### Tarea a realizar
Responde estas preguntas con lo que dice el fragmento sobre la personalidad corporativa:
(a) ¿De dónde nace la categoría de personalidad corporativa?
(b) ¿A partir de qué nociones se ha construido la modernidad?
(c) ¿Qué dimensión de la persona humana se señala como enfoque antropológico propio del texto bíblico?

### Fragmento del texto
——————————

Poco a poco me di cuenta de que esa concepción de la Iglesia como cuerpo no sólo se refiere a una cuestión intraeclesial- la reseñada por san Pablo-, sino que afecta de un modo más general al modo de entender al hombre en la Sagrada Escritura. Así, por medio de la reflexión y de la investigación, me topé con la categoría de personalidad corporativa. Ésta no se corresponde con una terminología bíblica, sino que nace del derecho. Aún así, mediante la analogía con las corporaciones humanas, ofrece una visión del hombre que, por así decirlo, no se reduce al individuo.
Por eso, me fascinó, ya que tiene algo de contracultural esta visión. Y ello debido a su vez a que la modernidad en cuanto tal se ha construido a partir de las nociones de individuo, de subjetividad. De hecho, su presupuesto central es que uno se realiza tanto más cuanto más libre o autónomo es o llega a ser. Y a mí siempre me ha dado la sensación de que lo que dice la Sagrada Escritura es justamente lo contrario. Y es así como decidí adoptar esta categoría de personalidad corporativa.
No obstante, la tarea que emprendí no fue la de conocer dicha categoría y aplicarla a la Sagrada Escritura de forma unilateral. Más bien, esta investigación se basó, en mi caso, en el hecho de percibir un enfoque antropológico inherente al sentido del texto bíblico, a saber: la dimensión comunitaria de la persona humana. Por lo tanto, se trató de una reflexión que en el fondo nacía de una preocupación de índole antropológica, pero que estaba en conformidad con la imagen global del hombre que nos presentan las Sagradas Escrituras.

——————————

### Datos de origen
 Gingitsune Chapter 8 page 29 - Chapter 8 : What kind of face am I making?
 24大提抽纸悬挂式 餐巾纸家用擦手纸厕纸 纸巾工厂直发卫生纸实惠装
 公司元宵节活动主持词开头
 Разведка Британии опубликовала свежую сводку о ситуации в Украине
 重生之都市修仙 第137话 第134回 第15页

——————————

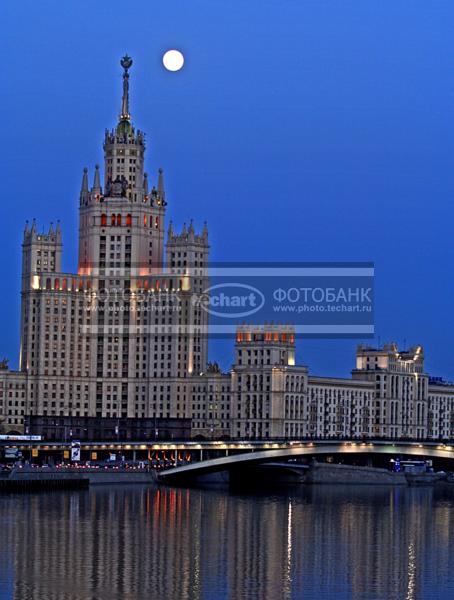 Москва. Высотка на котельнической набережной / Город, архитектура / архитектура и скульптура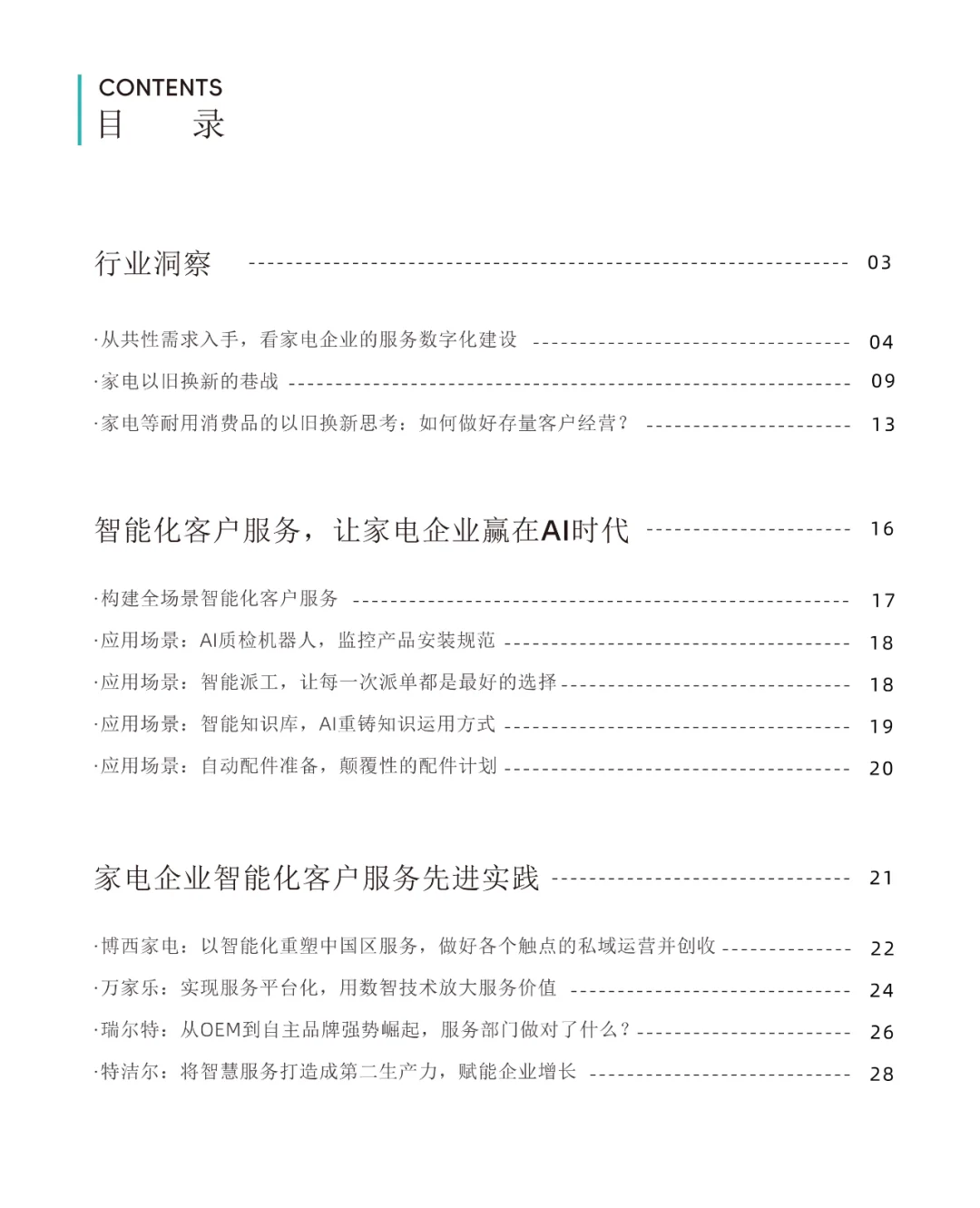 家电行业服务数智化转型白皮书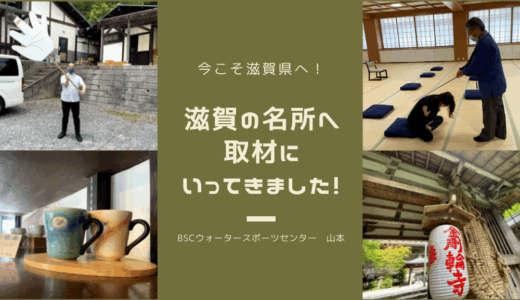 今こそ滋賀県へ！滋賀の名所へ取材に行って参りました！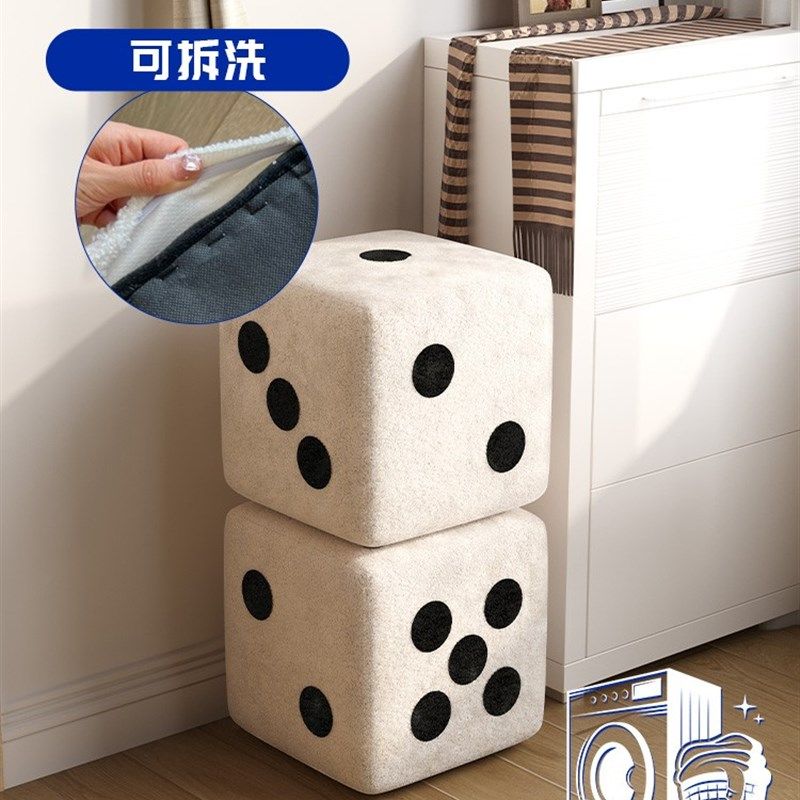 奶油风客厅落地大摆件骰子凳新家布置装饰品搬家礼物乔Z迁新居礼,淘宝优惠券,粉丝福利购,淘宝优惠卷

——————————

### Respuesta al ejercicio
(a) Nace del derecho, no de una terminología bíblica.
(b) A partir de las nociones de individuo y de subjetividad.
(c) La dimensión comunitaria de la persona humana.